● GIVEN TEXT
━━━
NOTICE: NOT FOR OFFICIAL PUBLICATION.
UNDER ARIZONA RULE OF THE SUPREME COURT 111(c), THIS DECISION IS NOT
PRECEDENTIAL
AND MAY BE CITED ONLY AS AUTHORIZED BY RULE.
IN THE
ARIZONA COURT OF APPEALS
DIVISION ONE
STATE OF ARIZONA, Appellee,
v.
CURTIS W. QUINERLY, Appellant.
No. 1 CA-CR 17-0233
FILED 5-17-2018
Appeal from the Superior Court in Maricopa County
No. CR2015-124358-001
The Honorable John Christian Rea, Judge
AFFIRMED
COUNSEL
Arizona Attorney General’s Office, Phoenix
By Jillian Francis
Counsel for Appellee
Maricopa County Public Defender’s Office, Phoenix
By Carlos Daniel Carrion
Counsel for Appellant
STATE v. QUINERLY
Decision of the Court
MEMORANDUM DECISION
Judge Kenton D. Jones delivered the decision of the Court, in which
Presiding Judge Randall M. Howe and Judge James B. Morse Jr. joined.
J O N E S, Judge:
¶1 Curtis Quinerly appeals his conviction for one count of
misconduct involving weapons. Quinerly argues the trial court erred in
(1) refusing to suppress evidence and testimony regarding the gun seized
at the time of the traffic stop, and (2) providing a flight instruction to the
jury at trial. For the following reasons, we affirm.
━━━
● INFORMATION PROVIDED
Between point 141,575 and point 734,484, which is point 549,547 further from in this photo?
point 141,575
━━━
● WHAT IS ASKED
a: In the court decision, which judge delivered the decision of the Court?
b: Pull from the court decision the exact passage starting with "UNDER ARIZONA RULE" and going on through "W. QUINERLY, Appellant.".

● SOLUTIONS BY TASK
a: Judge Kenton D. Jones

b:
UNDER ARIZONA RULE OF THE SUPREME COURT 111(c), THIS DECISION IS NOT
PRECEDENTIAL
AND MAY BE CITED ONLY AS AUTHORIZED BY RULE.
IN THE
ARIZONA COURT OF APPEALS
DIVISION ONE
STATE OF ARIZONA, Appellee,
v.
CURTIS W. QUINERLY, Appellant.